PROBLEM – Reproduce each of the records below word for word, keeping every line unchanged.

::: DATA SUPPLIED

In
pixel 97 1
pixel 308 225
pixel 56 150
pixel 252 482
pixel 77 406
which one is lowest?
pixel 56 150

::::::

ANSWER IN FULL –
In
pixel 97 1
pixel 308 225
pixel 56 150
pixel 252 482
pixel 77 406
which one is lowest?
pixel 56 150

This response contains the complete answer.